▶ _Given data_:
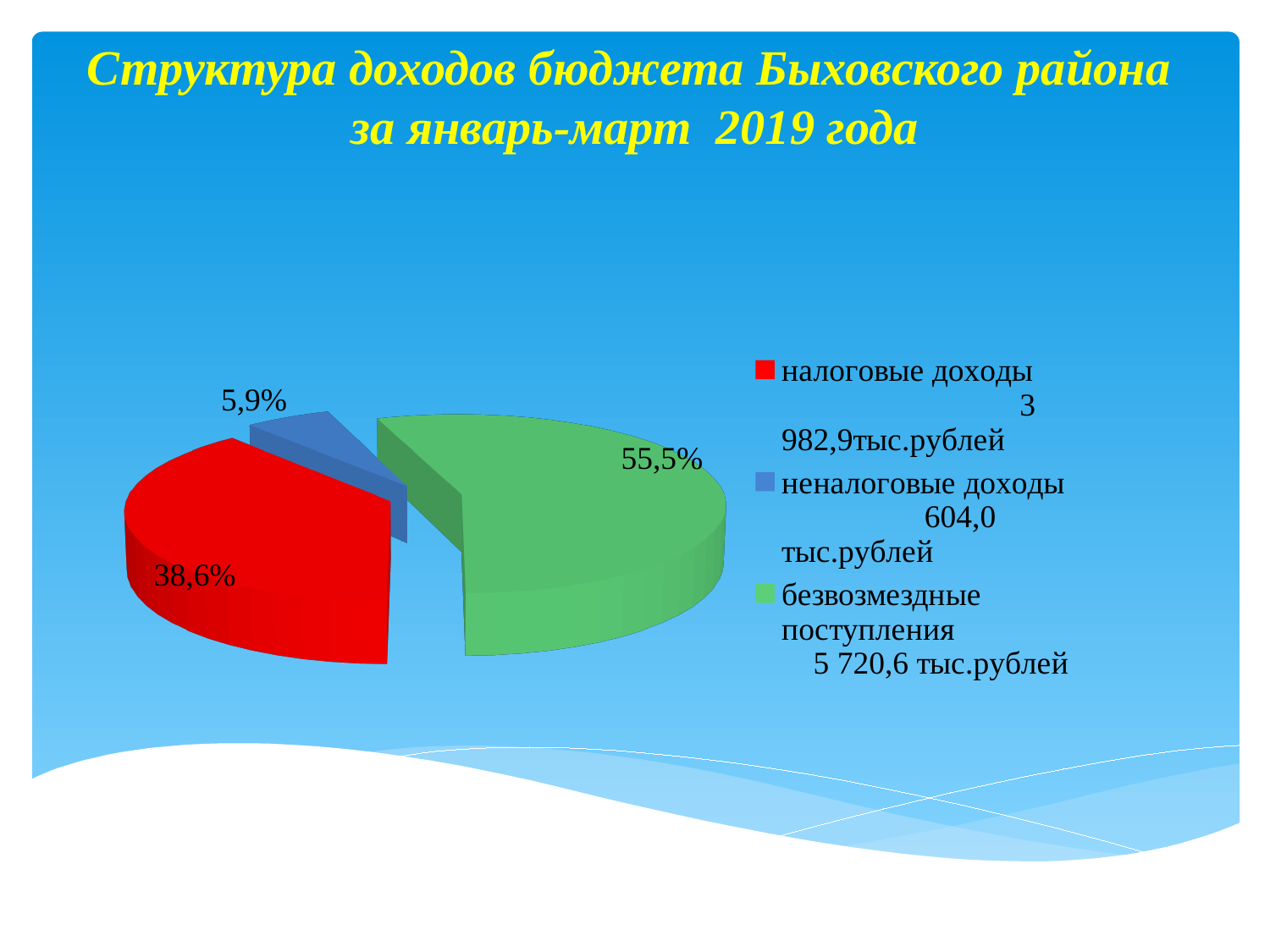
What share of the pie does налоговые доходы have? 38,6% What share of the pie does безвозмездные поступления have? 55,5% Which slice is larger: налоговые доходы or неналоговые доходы? налоговые доходы Which category has the smallest slice of the pie? неналоговые доходы What is the difference in percentage points between the безвозмездные поступления slice and the налоговые доходы slice? 16,9 What colour is the slice for неналоговые доходы? blue What amount in тыс.рублей does the legend give for безвозмездные поступления? 5 720,6 тыс.рублей Which category has the largest slice of the pie? безвозмездные поступления How many slices does the pie chart have? 3 What share of the pie does неналоговые доходы have? 5,9% How many entries does the legend list? 3 What kind of chart is shown on the slide? pie chart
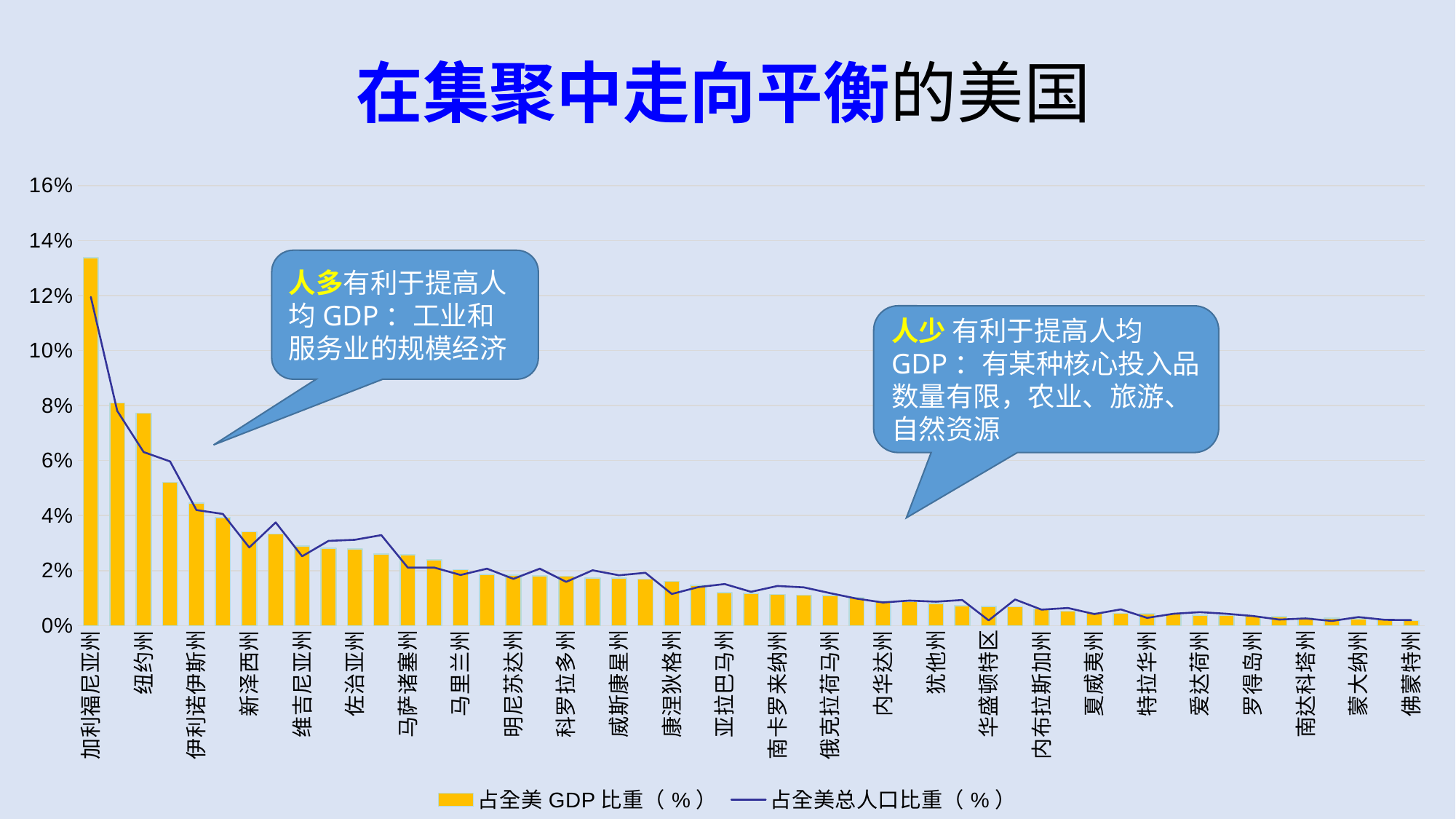
How many series does the legend list? 2 Which state has the highest share of US GDP (占全美 GDP 比重)? 加利福尼亚州 Which has a larger GDP share (占全美 GDP 比重), 新泽西州 or 佐治亚州? 新泽西州 What are the two series named in the legend? 占全美 GDP 比重（%） and 占全美总人口比重（%） Is the GDP share (占全美 GDP 比重) for 加利福尼亚州 greater or less than 12%? greater Which has a larger GDP share (占全美 GDP 比重), 加利福尼亚州 or 纽约州? 加利福尼亚州 Is the GDP share (占全美 GDP 比重) for 纽约州 greater or less than 6%? greater Is the population share (占全美总人口比重) for 加利福尼亚州 greater or less than 10%? greater What kind of chart is shown on the slide? A bar chart combined with a line chart Do the GDP share values rise or fall moving from left to right along the x axis? fall Which labelled state has the lowest share of US GDP (占全美 GDP 比重)? 佛蒙特州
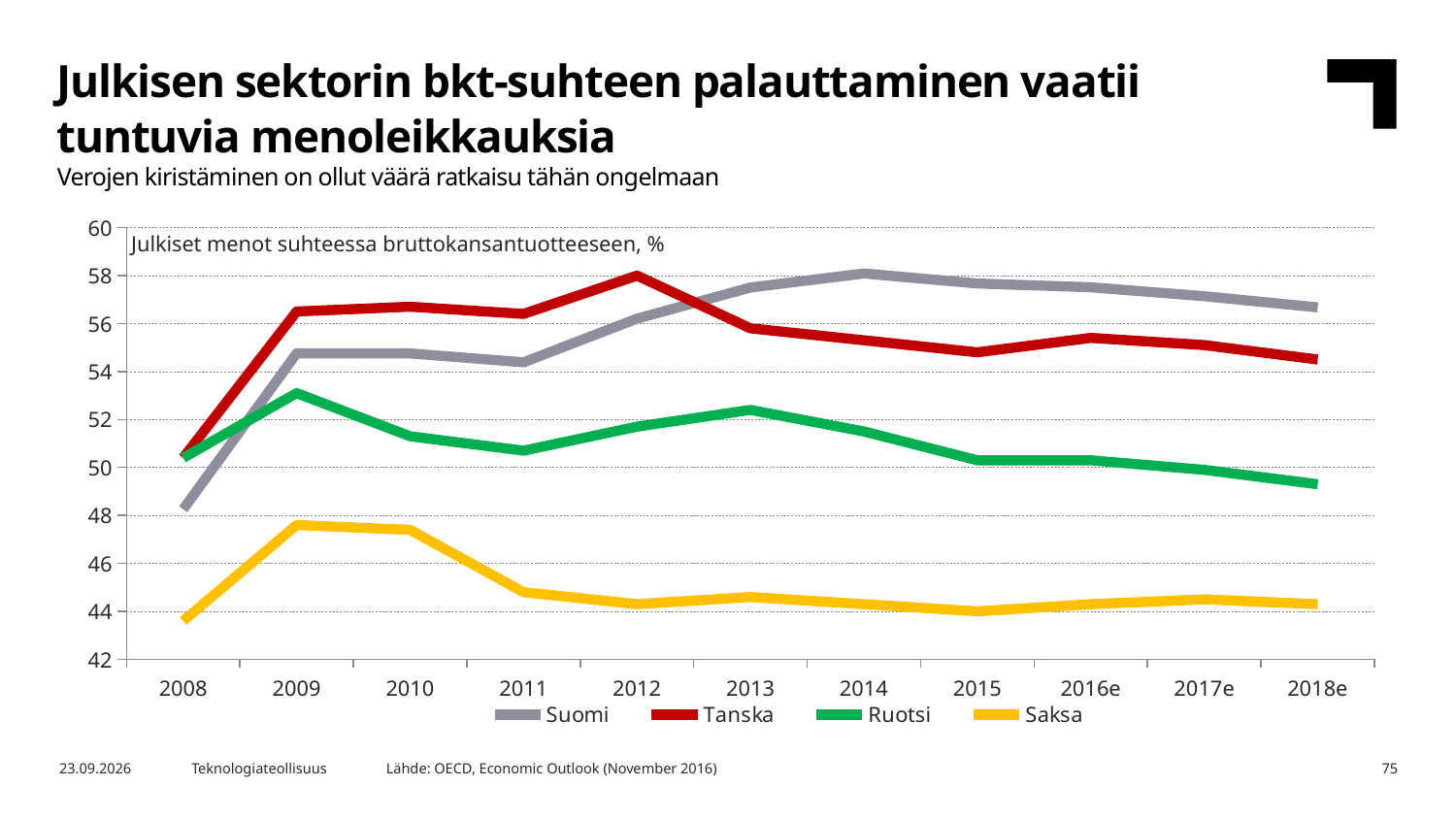
How many series does the legend list? 4 How many years are shown along the x axis? 11 Which is higher in 2009, Tanska or Suomi? Tanska What is the title printed inside the chart area? Julkiset menot suhteessa bruttokansantuotteeseen, % Which series has the lowest value in 2010? Saksa Which series has the highest value in 2016e? Suomi Which is higher in 2018e, Suomi or Tanska? Suomi Is the value for Suomi in 2008 greater or less than 50? less Is the value for Ruotsi in 2018e greater or less than 50? less Is the value for Saksa in 2009 greater or less than 46? greater What kind of chart is shown on the slide? line chart Does the Saksa line rise or fall from 2009 to 2011? fall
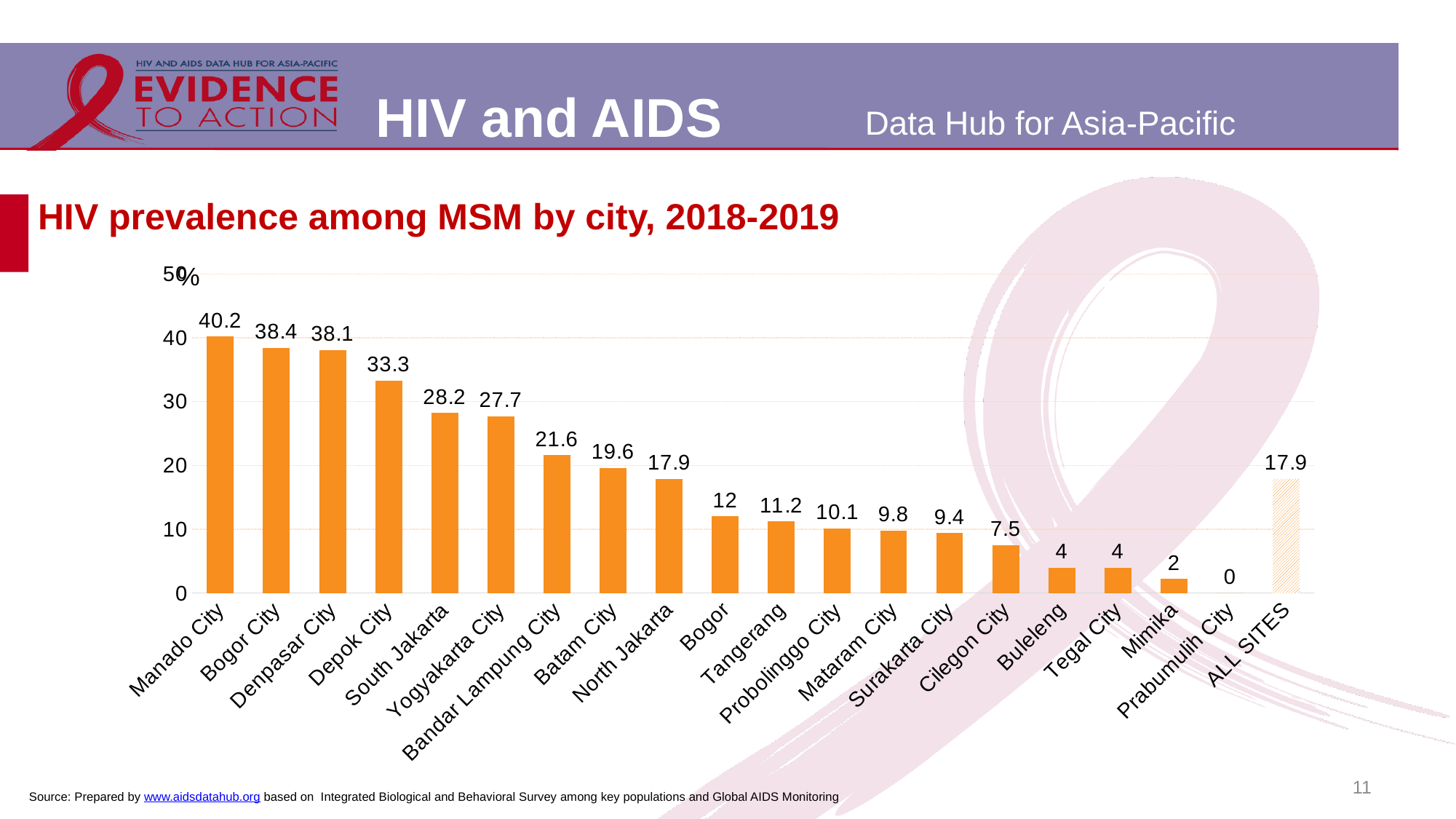
Which city has the lowest HIV prevalence among MSM? Prabumulih City What is the value shown for ALL SITES? 17.9 Do the city values rise or fall from left to right across the chart (excluding ALL SITES)? Fall What is the HIV prevalence among MSM in Manado City? 40.2 How many bars are shown on the chart, including ALL SITES? 20 What is the difference between the values for Manado City and Bogor City? 1.8 Which city has the highest HIV prevalence among MSM? Manado City What is the difference between the values for Depok City and South Jakarta? 5.1 Which has a higher HIV prevalence among MSM, Batam City or Bogor? Batam City What is the title of the chart? HIV prevalence among MSM by city, 2018-2019 What is the HIV prevalence among MSM in Bandar Lampung City? 21.6 What kind of chart is shown on the slide? Bar chart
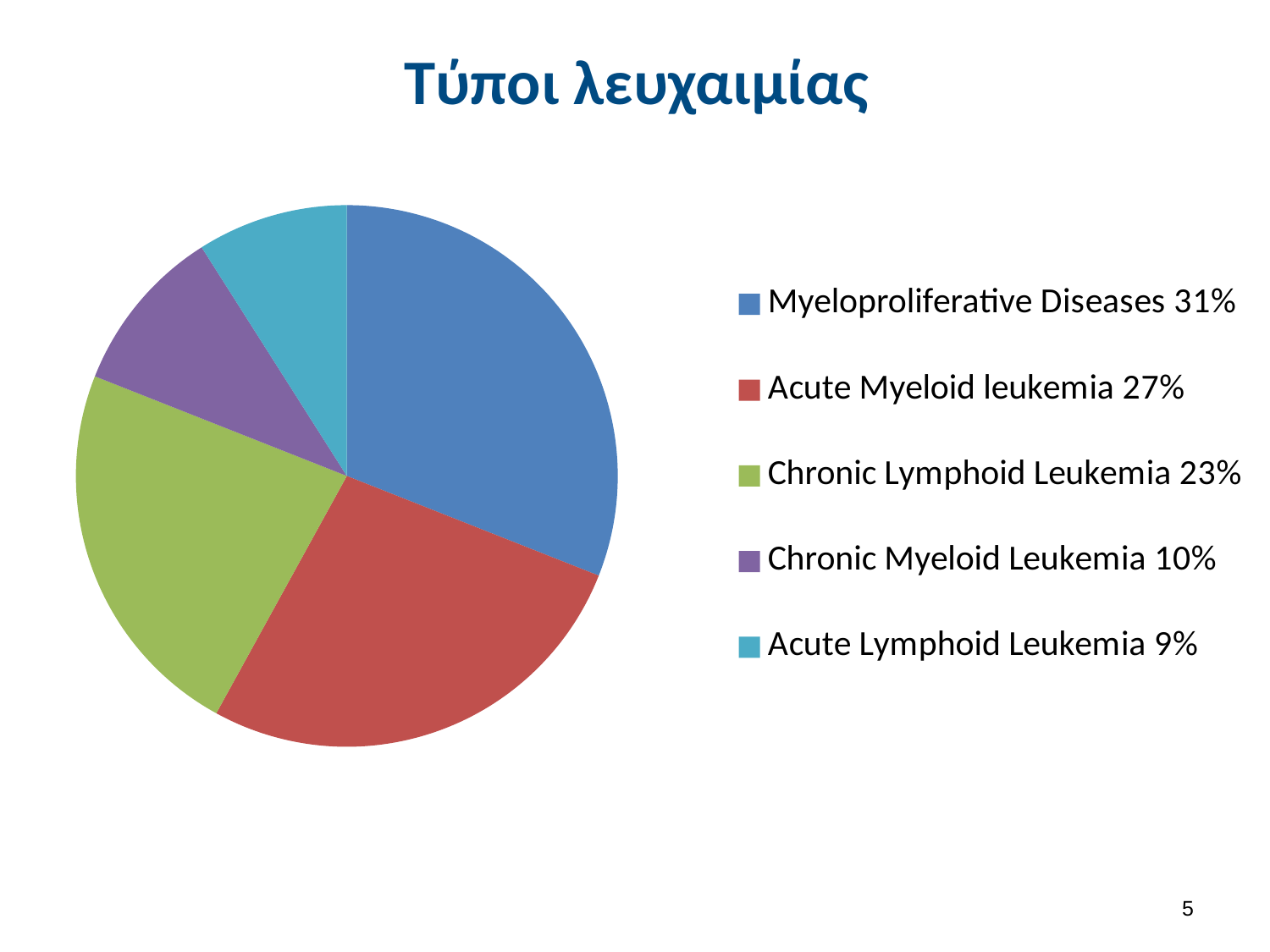
What is the title of the slide containing the pie chart? Τύποι λευχαιμίας What percentage is shown for Acute Myeloid leukemia? 27% What percentage is shown for Acute Lymphoid Leukemia? 9% What kind of chart is shown on the slide? pie chart Which category has the largest share of the pie? Myeloproliferative Diseases How many slices does the pie chart have? 5 Which is larger, the share for Acute Myeloid leukemia or the share for Chronic Lymphoid Leukemia? Acute Myeloid leukemia What percentage is shown for Chronic Lymphoid Leukemia? 23% What is the difference in percentage points between Myeloproliferative Diseases and Chronic Myeloid Leukemia? 21 What colour is the slice for Chronic Lymphoid Leukemia? green What percentage is shown for Myeloproliferative Diseases? 31% Which category has the smallest share of the pie? Acute Lymphoid Leukemia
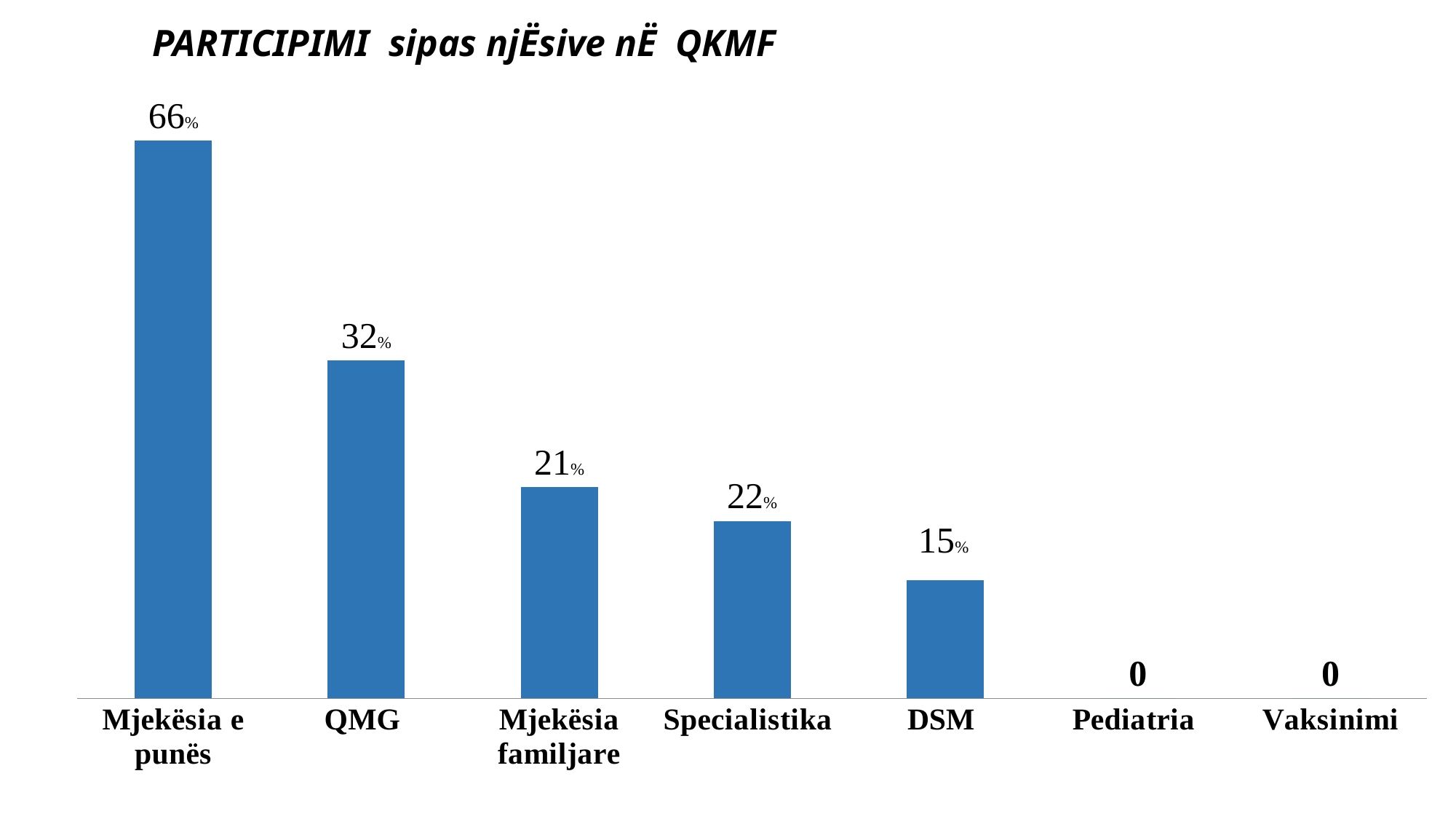
What is the title of the chart? PARTICIPIMI sipas njËsive nË QKMF What kind of chart is shown on the slide? Bar chart What is the value for Mjekësia familjare? 21% What is the value for Pediatria? 0 What is the value for Mjekësia e punës? 66% What is the difference between the values for Mjekësia e punës and QMG? 34% What is the value for DSM? 15% How many categories are shown on the x axis? 7 Which category has the highest value? Mjekësia e punës What is the difference between the values for Specialistika and DSM? 7% What is the value for QMG? 32%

▶ _Exercise_:
Please arrange the stretch from the line containing "What is the title of the slide" through the end of the records as a numbered list. Leave out the pictures and any blank lines.

▶ _Result_:
1. What is the title of the slide containing the pie chart? Τύποι λευχαιμίας What percentage is shown for Acute Myeloid leukemia? 27% What percentage is shown for Acute Lymphoid Leukemia? 9% What kind of chart is shown on the slide? pie chart Which category has the largest share of the pie? Myeloproliferative Diseases How many slices does the pie chart have? 5 Which is larger, the share for Acute Myeloid leukemia or the share for Chronic Lymphoid Leukemia? Acute Myeloid leukemia What percentage is shown for Chronic Lymphoid Leukemia? 23% What is the difference in percentage points between Myeloproliferative Diseases and Chronic Myeloid Leukemia? 21 What colour is the slice for Chronic Lymphoid Leukemia? green What percentage is shown for Myeloproliferative Diseases? 31% Which category has the smallest share of the pie? Acute Lymphoid Leukemia
2. What is the title of the chart? PARTICIPIMI sipas njËsive nË QKMF What kind of chart is shown on the slide? Bar chart What is the value for Mjekësia familjare? 21% What is the value for Pediatria? 0 What is the value for Mjekësia e punës? 66% What is the difference between the values for Mjekësia e punës and QMG? 34% What is the value for DSM? 15% How many categories are shown on the x axis? 7 Which category has the highest value? Mjekësia e punës What is the difference between the values for Specialistika and DSM? 7% What is the value for QMG? 32%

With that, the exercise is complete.